Parlava del mio futuro letterario - mi dicevo - come di un sogno bello e seducente, ma non traducibile in qualcosa di concreto, di reale. Ne parlava come se io e lui fossimo già morti, ed ora, da un punto fuori dello spazio e del tempo, discorressimo insieme della vita, di tutto ciò che nel corso delle nostre vite rispettive sarebbe potuto essere e non era stato. Si sarebbero messi d'accordo, Hitler e Stalin? mi chiedevo anche. Perché no.
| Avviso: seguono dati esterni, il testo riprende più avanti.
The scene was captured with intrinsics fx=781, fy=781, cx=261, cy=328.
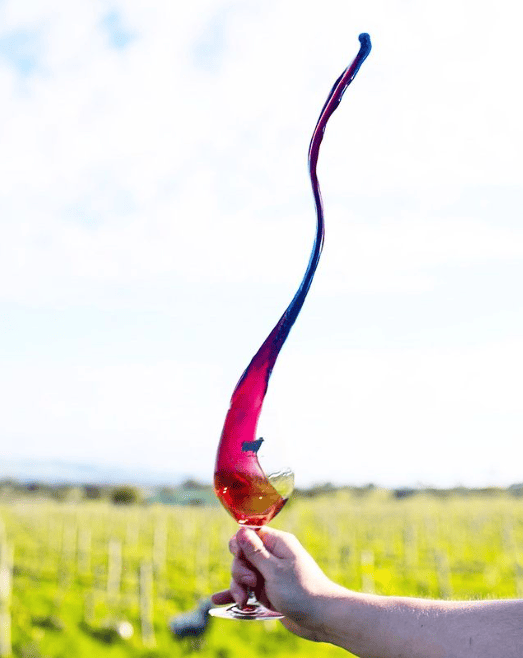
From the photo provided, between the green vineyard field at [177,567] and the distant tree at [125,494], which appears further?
the distant tree at [125,494]

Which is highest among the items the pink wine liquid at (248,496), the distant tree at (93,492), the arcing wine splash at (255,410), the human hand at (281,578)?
the arcing wine splash at (255,410)

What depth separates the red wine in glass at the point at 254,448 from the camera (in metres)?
1.71

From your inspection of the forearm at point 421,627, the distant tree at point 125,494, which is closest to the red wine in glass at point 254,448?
the forearm at point 421,627

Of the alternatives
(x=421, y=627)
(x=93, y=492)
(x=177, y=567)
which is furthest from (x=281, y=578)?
(x=93, y=492)

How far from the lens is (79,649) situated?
1083 centimetres

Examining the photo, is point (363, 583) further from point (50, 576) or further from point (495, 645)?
point (495, 645)

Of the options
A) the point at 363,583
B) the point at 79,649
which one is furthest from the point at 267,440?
the point at 363,583

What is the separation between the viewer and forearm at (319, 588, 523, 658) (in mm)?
1437

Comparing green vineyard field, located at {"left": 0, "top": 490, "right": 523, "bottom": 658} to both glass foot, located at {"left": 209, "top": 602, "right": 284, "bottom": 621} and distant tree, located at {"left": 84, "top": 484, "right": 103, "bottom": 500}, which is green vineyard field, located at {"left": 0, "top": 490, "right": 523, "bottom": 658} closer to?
glass foot, located at {"left": 209, "top": 602, "right": 284, "bottom": 621}

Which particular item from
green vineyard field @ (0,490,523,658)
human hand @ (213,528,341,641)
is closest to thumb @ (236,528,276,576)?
human hand @ (213,528,341,641)

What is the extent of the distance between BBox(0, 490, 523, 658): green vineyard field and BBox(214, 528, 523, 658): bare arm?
7.09 meters

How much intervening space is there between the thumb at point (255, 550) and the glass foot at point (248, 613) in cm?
7

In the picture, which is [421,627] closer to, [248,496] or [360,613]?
[360,613]

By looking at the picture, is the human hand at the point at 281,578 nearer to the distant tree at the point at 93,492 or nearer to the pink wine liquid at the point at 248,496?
the pink wine liquid at the point at 248,496
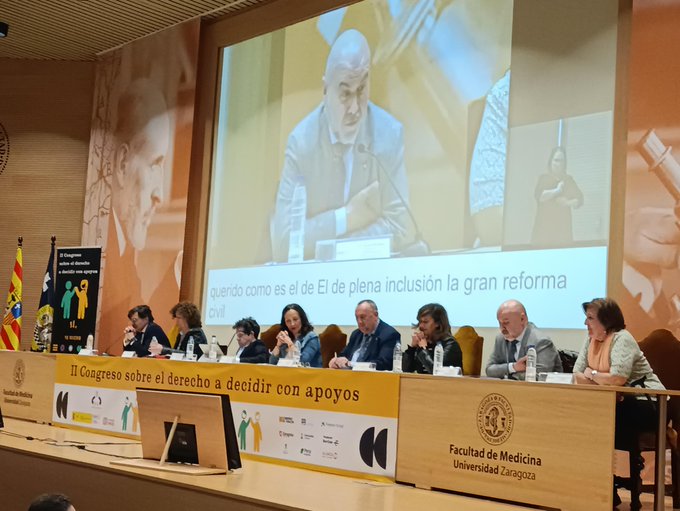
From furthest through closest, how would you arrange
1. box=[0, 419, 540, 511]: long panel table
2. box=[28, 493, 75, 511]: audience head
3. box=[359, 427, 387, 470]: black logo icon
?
box=[359, 427, 387, 470]: black logo icon < box=[0, 419, 540, 511]: long panel table < box=[28, 493, 75, 511]: audience head

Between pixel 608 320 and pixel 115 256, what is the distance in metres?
6.45

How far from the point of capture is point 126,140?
9.62 metres

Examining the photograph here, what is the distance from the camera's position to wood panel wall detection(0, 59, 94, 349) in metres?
10.2

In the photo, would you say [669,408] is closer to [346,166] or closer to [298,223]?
[346,166]

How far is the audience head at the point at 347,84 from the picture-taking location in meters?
7.36

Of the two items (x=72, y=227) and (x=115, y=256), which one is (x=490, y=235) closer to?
(x=115, y=256)

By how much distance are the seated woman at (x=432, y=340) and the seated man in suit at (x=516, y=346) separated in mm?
205

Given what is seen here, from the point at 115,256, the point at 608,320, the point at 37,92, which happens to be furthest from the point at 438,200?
the point at 37,92

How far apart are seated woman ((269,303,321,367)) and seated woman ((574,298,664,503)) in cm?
184

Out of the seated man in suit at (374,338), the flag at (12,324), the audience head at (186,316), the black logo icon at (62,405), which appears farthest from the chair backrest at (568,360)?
the flag at (12,324)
Molto probabilmente Hitler e Stalin si sarebbero messi d'accordo. 
«Ma a parte questo» continuava mio padre, «e a parte un mucchio di altre considerazioni, mi permetti di esporti con franchezza... di darti un consiglio da amico?» 
«Di' pure.» 
«Mi rendo conto che quando uno, specie alla tua età, perde la testa per una ragazza, non sta tanto lì a calcolare... Mi rendo anche conto che il tuo è un carattere un po' speciale... e non credere che due anni fa, quando quel disgraziato del dottor Fadigati...» 
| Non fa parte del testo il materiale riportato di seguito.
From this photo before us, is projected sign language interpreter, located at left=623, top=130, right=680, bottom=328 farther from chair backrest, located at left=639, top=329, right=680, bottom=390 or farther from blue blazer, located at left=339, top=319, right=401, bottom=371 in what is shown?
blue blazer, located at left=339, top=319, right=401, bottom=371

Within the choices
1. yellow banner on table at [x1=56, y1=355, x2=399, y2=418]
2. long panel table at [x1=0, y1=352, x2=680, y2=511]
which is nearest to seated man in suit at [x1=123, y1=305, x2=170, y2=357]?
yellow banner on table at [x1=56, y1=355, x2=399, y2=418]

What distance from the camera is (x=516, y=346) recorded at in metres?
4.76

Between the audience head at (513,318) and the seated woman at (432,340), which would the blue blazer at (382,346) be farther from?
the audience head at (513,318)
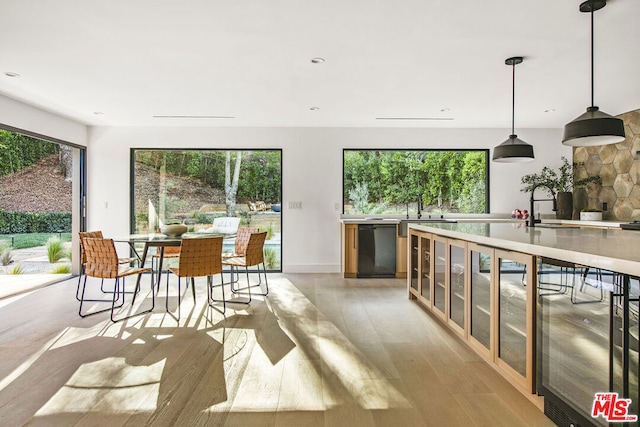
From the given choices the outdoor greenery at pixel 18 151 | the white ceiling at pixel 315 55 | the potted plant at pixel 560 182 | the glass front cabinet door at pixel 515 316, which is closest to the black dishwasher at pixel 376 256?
the white ceiling at pixel 315 55

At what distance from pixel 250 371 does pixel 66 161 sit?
5298mm

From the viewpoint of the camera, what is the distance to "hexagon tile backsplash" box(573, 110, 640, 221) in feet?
16.9

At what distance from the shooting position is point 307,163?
6242 mm

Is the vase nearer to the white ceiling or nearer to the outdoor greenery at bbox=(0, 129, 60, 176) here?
the white ceiling

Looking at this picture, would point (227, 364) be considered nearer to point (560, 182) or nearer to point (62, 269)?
point (62, 269)

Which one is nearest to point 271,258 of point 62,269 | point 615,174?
point 62,269

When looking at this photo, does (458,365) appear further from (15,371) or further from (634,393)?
(15,371)

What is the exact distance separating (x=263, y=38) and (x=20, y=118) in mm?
3677

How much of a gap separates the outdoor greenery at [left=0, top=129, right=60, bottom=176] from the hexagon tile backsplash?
27.0 ft

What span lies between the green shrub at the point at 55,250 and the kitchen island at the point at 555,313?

Da quando Fadigati era morto, in casa non l'avevamo più nominato. Che cosa c'entrava Fadigati, adesso? 
Lo guardai in viso. 
«Ma sì, lasciami dire!» fece lui. «Il tuo temperamento (ho l'impressione che tu abbia preso dalla nonna Fanny), il tuo temperamento... Sei troppo sensibile, ecco, e così non ti accontenti... vai sempre a cercare...» 
Non finì. Accennava con la mano a mondi ideali, popolati da pure chimere. 
«Comunque perdonami» riprese, «ma anche come famiglia i Finzi-Contini non erano adatti... non erano gente per noi... Sposando una ragazza di quel genere là, sono convinto che presto o tardi ti saresti trovato male... Ma sì, sì» insistette, temendo forse qualche mio gesto o parola di protesta, lo sai pure quale è sempre stata la mia opinione in proposito. È gente diversa... non sembrano neanche dei judim... Eh, lo so: Micòl, lei, ti piaceva tanto forse per questo... perché era superiore a noi... socialmente. Ma da' retta a me: meglio che sia andata a finire così. Dice il proverbio: “Moglie e buoi dei paesi tuoi”. E quella là, nonostante le apparenze, non era affatto dei paesi tuoi. Neanche un poco.» 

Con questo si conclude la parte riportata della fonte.